# Exercise directions
The entries that follow should be written out exactly.

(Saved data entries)
↓↓↓

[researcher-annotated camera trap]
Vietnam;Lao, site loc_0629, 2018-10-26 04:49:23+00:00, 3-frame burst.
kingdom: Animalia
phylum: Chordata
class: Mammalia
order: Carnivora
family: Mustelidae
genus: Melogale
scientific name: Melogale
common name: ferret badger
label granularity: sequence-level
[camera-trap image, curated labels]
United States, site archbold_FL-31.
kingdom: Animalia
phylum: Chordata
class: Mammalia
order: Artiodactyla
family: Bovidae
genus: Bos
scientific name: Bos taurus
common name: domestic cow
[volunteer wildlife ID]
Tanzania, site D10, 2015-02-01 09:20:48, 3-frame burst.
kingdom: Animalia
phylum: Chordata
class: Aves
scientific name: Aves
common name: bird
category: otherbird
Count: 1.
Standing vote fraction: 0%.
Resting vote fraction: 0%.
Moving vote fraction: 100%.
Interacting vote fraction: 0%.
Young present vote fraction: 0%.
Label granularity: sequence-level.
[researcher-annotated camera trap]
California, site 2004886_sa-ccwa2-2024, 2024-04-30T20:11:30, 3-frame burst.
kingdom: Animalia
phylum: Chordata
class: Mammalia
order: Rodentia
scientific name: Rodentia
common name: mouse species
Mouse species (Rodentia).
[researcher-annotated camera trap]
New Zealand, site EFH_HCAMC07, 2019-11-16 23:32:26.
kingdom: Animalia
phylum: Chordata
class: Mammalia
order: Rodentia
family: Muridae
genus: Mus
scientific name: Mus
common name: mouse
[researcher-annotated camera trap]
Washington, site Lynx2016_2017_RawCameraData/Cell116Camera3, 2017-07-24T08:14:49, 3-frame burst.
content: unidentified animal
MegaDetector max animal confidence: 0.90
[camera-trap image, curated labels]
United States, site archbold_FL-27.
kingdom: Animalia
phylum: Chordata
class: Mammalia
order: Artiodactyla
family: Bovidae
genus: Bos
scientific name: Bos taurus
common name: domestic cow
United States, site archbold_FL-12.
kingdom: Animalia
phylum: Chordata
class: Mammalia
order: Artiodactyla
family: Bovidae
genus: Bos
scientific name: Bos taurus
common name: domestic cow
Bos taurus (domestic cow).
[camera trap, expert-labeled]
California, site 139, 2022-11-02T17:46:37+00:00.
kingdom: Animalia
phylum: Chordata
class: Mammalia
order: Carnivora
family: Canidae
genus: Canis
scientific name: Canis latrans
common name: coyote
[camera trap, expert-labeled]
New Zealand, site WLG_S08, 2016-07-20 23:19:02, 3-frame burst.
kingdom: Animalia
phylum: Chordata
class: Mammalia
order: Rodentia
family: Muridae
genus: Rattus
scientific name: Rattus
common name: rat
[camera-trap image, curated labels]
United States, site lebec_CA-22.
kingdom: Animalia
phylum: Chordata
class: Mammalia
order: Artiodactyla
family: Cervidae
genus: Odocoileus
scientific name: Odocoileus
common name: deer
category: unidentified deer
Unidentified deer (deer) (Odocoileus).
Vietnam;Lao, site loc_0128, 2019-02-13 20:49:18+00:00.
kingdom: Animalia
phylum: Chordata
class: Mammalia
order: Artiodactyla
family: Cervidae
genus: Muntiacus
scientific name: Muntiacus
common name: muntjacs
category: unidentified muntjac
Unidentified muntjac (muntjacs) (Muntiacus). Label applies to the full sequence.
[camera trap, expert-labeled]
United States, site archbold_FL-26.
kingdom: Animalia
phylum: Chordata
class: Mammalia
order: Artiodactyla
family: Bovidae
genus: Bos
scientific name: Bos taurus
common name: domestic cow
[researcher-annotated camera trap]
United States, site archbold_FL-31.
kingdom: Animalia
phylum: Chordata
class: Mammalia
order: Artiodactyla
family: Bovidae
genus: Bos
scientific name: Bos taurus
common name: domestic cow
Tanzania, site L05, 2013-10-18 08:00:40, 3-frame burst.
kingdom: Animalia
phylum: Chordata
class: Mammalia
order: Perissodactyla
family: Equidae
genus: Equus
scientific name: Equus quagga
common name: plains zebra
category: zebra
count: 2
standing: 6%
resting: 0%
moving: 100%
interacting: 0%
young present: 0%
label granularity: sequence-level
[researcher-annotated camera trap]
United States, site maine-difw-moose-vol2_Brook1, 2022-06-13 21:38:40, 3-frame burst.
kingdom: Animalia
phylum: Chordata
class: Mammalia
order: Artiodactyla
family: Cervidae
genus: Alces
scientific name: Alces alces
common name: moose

↑↑↑

# Task solution
[researcher-annotated camera trap]
Vietnam;Lao, site loc_0629, 2018-10-26 04:49:23+00:00, 3-frame burst.
kingdom: Animalia
phylum: Chordata
class: Mammalia
order: Carnivora
family: Mustelidae
genus: Melogale
scientific name: Melogale
common name: ferret badger
label granularity: sequence-level
[camera-trap image, curated labels]
United States, site archbold_FL-31.
kingdom: Animalia
phylum: Chordata
class: Mammalia
order: Artiodactyla
family: Bovidae
genus: Bos
scientific name: Bos taurus
common name: domestic cow
[volunteer wildlife ID]
Tanzania, site D10, 2015-02-01 09:20:48, 3-frame burst.
kingdom: Animalia
phylum: Chordata
class: Aves
scientific name: Aves
common name: bird
category: otherbird
Count: 1.
Standing vote fraction: 0%.
Resting vote fraction: 0%.
Moving vote fraction: 100%.
Interacting vote fraction: 0%.
Young present vote fraction: 0%.
Label granularity: sequence-level.
[researcher-annotated camera trap]
California, site 2004886_sa-ccwa2-2024, 2024-04-30T20:11:30, 3-frame burst.
kingdom: Animalia
phylum: Chordata
class: Mammalia
order: Rodentia
scientific name: Rodentia
common name: mouse species
Mouse species (Rodentia).
[researcher-annotated camera trap]
New Zealand, site EFH_HCAMC07, 2019-11-16 23:32:26.
kingdom: Animalia
phylum: Chordata
class: Mammalia
order: Rodentia
family: Muridae
genus: Mus
scientific name: Mus
common name: mouse
[researcher-annotated camera trap]
Washington, site Lynx2016_2017_RawCameraData/Cell116Camera3, 2017-07-24T08:14:49, 3-frame burst.
content: unidentified animal
MegaDetector max animal confidence: 0.90
[camera-trap image, curated labels]
United States, site archbold_FL-27.
kingdom: Animalia
phylum: Chordata
class: Mammalia
order: Artiodactyla
family: Bovidae
genus: Bos
scientific name: Bos taurus
common name: domestic cow
United States, site archbold_FL-12.
kingdom: Animalia
phylum: Chordata
class: Mammalia
order: Artiodactyla
family: Bovidae
genus: Bos
scientific name: Bos taurus
common name: domestic cow
Bos taurus (domestic cow).
[camera trap, expert-labeled]
California, site 139, 2022-11-02T17:46:37+00:00.
kingdom: Animalia
phylum: Chordata
class: Mammalia
order: Carnivora
family: Canidae
genus: Canis
scientific name: Canis latrans
common name: coyote
[camera trap, expert-labeled]
New Zealand, site WLG_S08, 2016-07-20 23:19:02, 3-frame burst.
kingdom: Animalia
phylum: Chordata
class: Mammalia
order: Rodentia
family: Muridae
genus: Rattus
scientific name: Rattus
common name: rat
[camera-trap image, curated labels]
United States, site lebec_CA-22.
kingdom: Animalia
phylum: Chordata
class: Mammalia
order: Artiodactyla
family: Cervidae
genus: Odocoileus
scientific name: Odocoileus
common name: deer
category: unidentified deer
Unidentified deer (deer) (Odocoileus).
Vietnam;Lao, site loc_0128, 2019-02-13 20:49:18+00:00.
kingdom: Animalia
phylum: Chordata
class: Mammalia
order: Artiodactyla
family: Cervidae
genus: Muntiacus
scientific name: Muntiacus
common name: muntjacs
category: unidentified muntjac
Unidentified muntjac (muntjacs) (Muntiacus). Label applies to the full sequence.
[camera trap, expert-labeled]
United States, site archbold_FL-26.
kingdom: Animalia
phylum: Chordata
class: Mammalia
order: Artiodactyla
family: Bovidae
genus: Bos
scientific name: Bos taurus
common name: domestic cow
[researcher-annotated camera trap]
United States, site archbold_FL-31.
kingdom: Animalia
phylum: Chordata
class: Mammalia
order: Artiodactyla
family: Bovidae
genus: Bos
scientific name: Bos taurus
common name: domestic cow
Tanzania, site L05, 2013-10-18 08:00:40, 3-frame burst.
kingdom: Animalia
phylum: Chordata
class: Mammalia
order: Perissodactyla
family: Equidae
genus: Equus
scientific name: Equus quagga
common name: plains zebra
category: zebra
count: 2
standing: 6%
resting: 0%
moving: 100%
interacting: 0%
young present: 0%
label granularity: sequence-level
[researcher-annotated camera trap]
United States, site maine-difw-moose-vol2_Brook1, 2022-06-13 21:38:40, 3-frame burst.
kingdom: Animalia
phylum: Chordata
class: Mammalia
order: Artiodactyla
family: Cervidae
genus: Alces
scientific name: Alces alces
common name: moose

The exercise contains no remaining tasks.